= Ernst Heinrich Kneschke =

German writer (1798–1869)

Ernst Heinrich Kneschke (born 27 August 1798 in Zittau; died 2 December 1869 in Leipzig) was a German heraldist, ophthalmologist and writer.

== Life ==
Ernst Heinrich Kneschke was the second son of Johann Gottfried Kneschke (1766–1825), who was Co-rector of Zittau Gymnasium and librarian of the council library, and his wife Juliana Therese Kühn (died 1802). On 10 May 1817, Kneschke enrolled at the University of Leipzig and on 24 September 1828 he graduated with the medical baccalaureate. On 29 October 1828 he received the licentiate (teaching certificate). He achieved the promotion for medicine from Leipzig in 1828 for his thesis entitled De hydrothorace. In 1828 he achieved his habilitation and he continued to teach courses until his death in December 1869. from 1843 he was extraordinary professor of ophthalmology.

Kneschke pursued history and genealogy on the side; in particular, he is known for the nine-volume Neues allgemeines deutsches Adels-Lexicon (Leipzig 1859–1870) which is an important genealogical resource and has been reprinted several times. When he died the University of Leipzig celebrated him as "a highly treasured ophthalmologist, who later turned increasingly to encyclopedic and literary pursuits."

Kneschke was actively involved in the foundation and operation of the Verein für die Geschichte Leipzigs (Society for the History of Leipzig).

Various writings by Kneschke are kept in the Universitätsbibliothek Leipzig.

==Selected works==
- Deutsche Grafen-Häuser der Gegenwart in heraldischer, historischer und genealogischer Beziehung.
  - Band 1: A−K. T.O. Weigel, Leipzig 1852.(Volltext)
  - Band 2: L–Z. T.O. Weigel, Leipzig 1853 (Volltext)
  - Band 3: A–Z. T.O. Weigel, Leipzig 1854 (Volltext)
- Die Wappen der deutschen freiherrlichen und adeligen Familien in genauer, vollständiger und allgemein verständlicher Beschreibung.

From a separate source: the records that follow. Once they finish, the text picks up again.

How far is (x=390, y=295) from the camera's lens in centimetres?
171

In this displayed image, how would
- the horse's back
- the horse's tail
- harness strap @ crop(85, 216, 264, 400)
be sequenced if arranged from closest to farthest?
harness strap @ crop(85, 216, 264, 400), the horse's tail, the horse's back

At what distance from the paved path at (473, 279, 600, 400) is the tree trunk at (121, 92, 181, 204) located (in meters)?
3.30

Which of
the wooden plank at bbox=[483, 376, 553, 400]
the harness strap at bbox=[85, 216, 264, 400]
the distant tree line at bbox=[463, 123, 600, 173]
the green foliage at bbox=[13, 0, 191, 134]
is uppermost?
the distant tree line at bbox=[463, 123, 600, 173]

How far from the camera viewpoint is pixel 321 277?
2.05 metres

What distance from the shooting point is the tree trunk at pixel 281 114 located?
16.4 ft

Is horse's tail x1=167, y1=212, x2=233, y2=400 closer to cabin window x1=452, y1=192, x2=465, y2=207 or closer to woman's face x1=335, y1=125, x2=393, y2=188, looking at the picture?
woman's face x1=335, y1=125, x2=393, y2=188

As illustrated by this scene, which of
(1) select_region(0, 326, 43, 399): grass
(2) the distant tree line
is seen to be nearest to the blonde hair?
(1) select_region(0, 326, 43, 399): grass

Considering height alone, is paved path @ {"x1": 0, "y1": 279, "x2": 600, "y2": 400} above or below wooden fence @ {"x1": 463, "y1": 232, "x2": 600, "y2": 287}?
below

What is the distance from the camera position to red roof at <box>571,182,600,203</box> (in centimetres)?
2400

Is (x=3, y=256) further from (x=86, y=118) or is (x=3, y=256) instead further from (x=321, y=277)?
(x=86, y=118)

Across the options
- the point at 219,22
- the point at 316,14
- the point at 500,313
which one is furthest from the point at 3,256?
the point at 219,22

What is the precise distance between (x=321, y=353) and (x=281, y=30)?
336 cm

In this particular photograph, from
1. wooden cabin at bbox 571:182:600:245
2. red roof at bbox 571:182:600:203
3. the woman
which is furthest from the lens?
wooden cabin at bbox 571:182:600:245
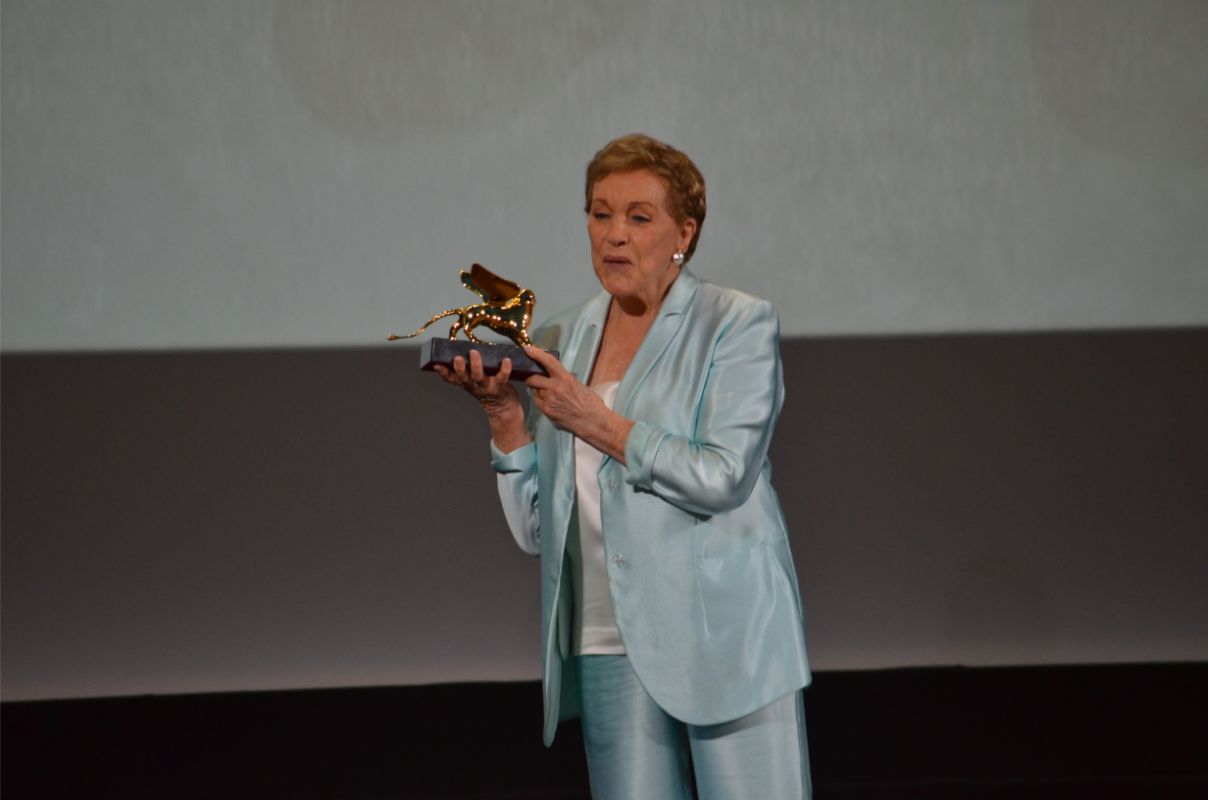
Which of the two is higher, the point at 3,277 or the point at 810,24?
the point at 810,24

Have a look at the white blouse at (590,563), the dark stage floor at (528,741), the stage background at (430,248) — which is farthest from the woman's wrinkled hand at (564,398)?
the stage background at (430,248)

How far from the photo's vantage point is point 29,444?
3.46 meters

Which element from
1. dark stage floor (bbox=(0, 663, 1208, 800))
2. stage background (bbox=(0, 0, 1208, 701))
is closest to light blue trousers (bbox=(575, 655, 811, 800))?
dark stage floor (bbox=(0, 663, 1208, 800))

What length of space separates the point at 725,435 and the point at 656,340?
16 centimetres

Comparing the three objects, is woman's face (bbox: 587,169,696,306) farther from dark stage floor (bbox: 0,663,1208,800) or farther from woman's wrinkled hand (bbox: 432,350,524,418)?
dark stage floor (bbox: 0,663,1208,800)

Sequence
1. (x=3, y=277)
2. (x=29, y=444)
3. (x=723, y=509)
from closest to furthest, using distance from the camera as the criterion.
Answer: (x=723, y=509)
(x=3, y=277)
(x=29, y=444)

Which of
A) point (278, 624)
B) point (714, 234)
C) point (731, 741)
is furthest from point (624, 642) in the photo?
point (278, 624)

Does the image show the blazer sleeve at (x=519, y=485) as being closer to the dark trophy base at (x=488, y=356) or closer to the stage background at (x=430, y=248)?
the dark trophy base at (x=488, y=356)

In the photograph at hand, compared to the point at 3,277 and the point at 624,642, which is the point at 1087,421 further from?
the point at 3,277

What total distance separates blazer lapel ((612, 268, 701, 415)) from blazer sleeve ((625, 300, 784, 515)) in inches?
Answer: 2.4

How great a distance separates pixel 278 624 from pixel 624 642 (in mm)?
2381

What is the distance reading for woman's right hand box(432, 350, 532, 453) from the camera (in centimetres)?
137

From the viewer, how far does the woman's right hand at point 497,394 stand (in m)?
1.37

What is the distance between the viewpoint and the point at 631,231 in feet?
4.70
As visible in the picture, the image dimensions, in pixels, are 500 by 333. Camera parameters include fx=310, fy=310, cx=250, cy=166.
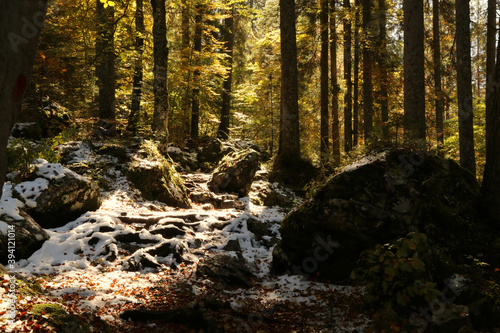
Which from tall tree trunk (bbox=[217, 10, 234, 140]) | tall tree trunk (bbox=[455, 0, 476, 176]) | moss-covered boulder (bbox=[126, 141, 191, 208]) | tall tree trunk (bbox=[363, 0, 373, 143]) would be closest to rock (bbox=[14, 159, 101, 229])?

Mit geschichtlichen und urkundlichen Nachweisen.
  - Band 1. T.O. Weigel, Leipzig 1855 (Volltext).
  - Band 2. T.O. Weigel, Leipzig 1855 (Volltext).
  - Band 3. T.O. Weigel, Leipzig 1856 (Volltext).
  - Band 4. T.O. Weigel, Leipzig 1857 (Volltext).
- (Hrsg.): Neues allgemeines deutsches Adels-Lexicon. Neun Bände. Friedrich Voigt, Leipzig 1859–1870.

== Bibliography ==
- L.E.: "Johann Gottfried Kneschke, Doctor der Philosophie, Conrector am Gymnasium und Bibliothekar der Rathsbibliothek in Zittau." Neuer Nekrolog der Deutschen. (1825), 1. Part. Bernhard Friedrich Voigt, Ilmenau 1827, pp. 547–566 (Volltext).
- Bruno Stübel: Ernst Heinrich Kneschke. In: Allgemeine Encyclopädie der Wissenschaften und Künste. 2. Section, 37. Theil. Brockhaus, Leipzig 1885, p. 292 (Volltext).
- Kurt Wensch: Die Abstammung des Adels-Historikers Ernst Heinrich Kneschke. In: Mitteldeutsche Familienkunde. Vol. 33, 1992, Part 2, pp. 267–269.